BY: JOHN V. GIARDINELLI, ATTORNEY AT LAW | OF COUNSEL
ASHLEY A. RICHARDSON, LAW CLERK
Assembly Bill 5 (Gonzalez) has passed out of the Senate Labor, Public Employment and Retirement Committee, bringing those in the employment industry and employees one step closer to clarity regarding independent contractor status. AB 5 is in response to Dynamex Operations West, Inc. v. Superior Court, wherein the Court created a new “ABC” test as a standard for determining independent contractor status. Pursuant to this test, “a worker is properly considered an independent contractor, to whom a wage order does not apply, only if the hiring entity establishes:
- The worker is free from the control and direction of the hirer in connection with the performance of the work…;
- The worker performs work that is outside the usual course of the hiring entity’s business; and
- The worker is customarily engaged in an independently established trade, occupation, or are not entitled to unemployment insurance benefits from the employer’s account.
Shortly thereafter, the Ninth Circuit ruled in Vazquez v. Jan Pro Franchising Int’l that the ABC test applied retroactively, meaning that federal courts could apply the ABC test to all pending misclassification claims that originated prior to the Dynamex ruling. This understandably caused confusion and concern for many employers and companies.
In a surprising twist coming on the heels of AB 5, passing out of the Senate Committee, the Ninth Circuit depublished its Vazquez decision, which means that it is no longer binding on the federal courts. Now, the question of whether Dynamex applies retroactively will be a question for the California Supreme Court.
By virtually eliminating independent contractor status in the employment industry, AB 5 would force employers to offer guaranteed minimum wage, overtime pay, contributions to Social Security and Medicare, unemployment and disability insurance as well as workers’ compensation, sick leave, family leave, and reimbursement for mileage and maintenance of their vehicles. It would also allow the State to recover billions of dollars a year in payroll tax revenue.

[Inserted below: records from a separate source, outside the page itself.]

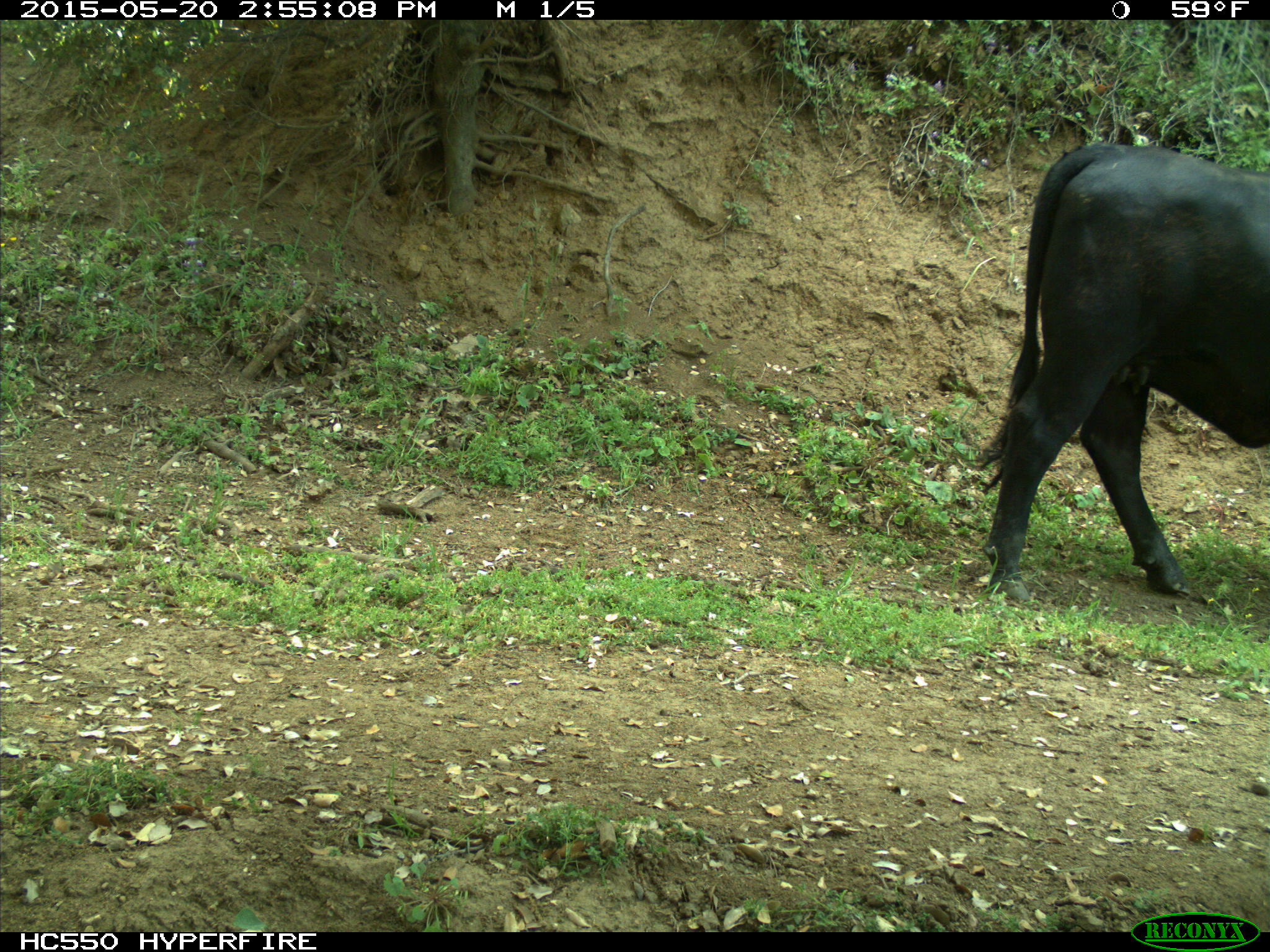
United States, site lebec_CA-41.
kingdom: Animalia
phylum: Chordata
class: Mammalia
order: Artiodactyla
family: Bovidae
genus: Bos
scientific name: Bos taurus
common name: domestic cow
Bos taurus (domestic cow).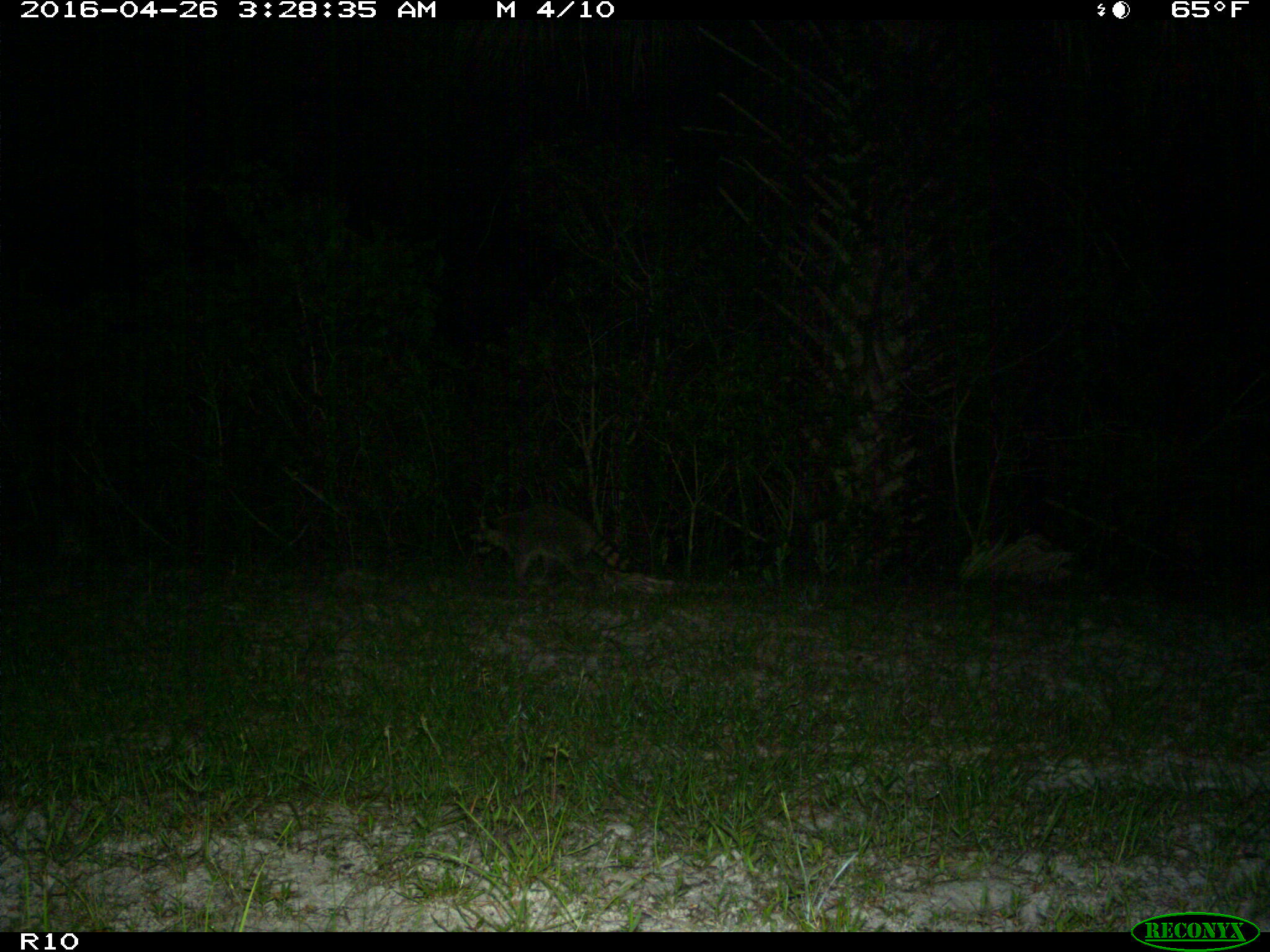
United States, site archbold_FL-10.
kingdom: Animalia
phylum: Chordata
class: Mammalia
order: Carnivora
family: Procyonidae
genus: Procyon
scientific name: Procyon lotor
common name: common raccoon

While the development of Dynamex and Vazquez is concerning, California real estate agents should remain content that their status as an independent contractor will remain unchanged. As discussed in previous Courtside Newsletters, the California Legislature enacted Business & Professions Code (B&P) Section 10032, which expressly authorizes the ability for a broker and a licensed real estate salesperson to classify themselves as either independent contractors or employer and employee. To have an independent contractor relationship, the broker and agents must follow the three-prong/factors test in the US Tax Code, which states:
- The individual is duly licensed under the B&P Code;
- Substantially all remuneration is directly related to sales or other output;
- The services are performed pursuant to a written contract, providing the individual will not be treated as an employee for state tax purposes.
Once these requirements are met, the independent contractor status is recognized but does not remove the supervision or other regulatory requirements. If signed into law, AB 5 will not only codify the ABC Test, but will reinforce the statutory exemptions already in place for real estate agents and other industries.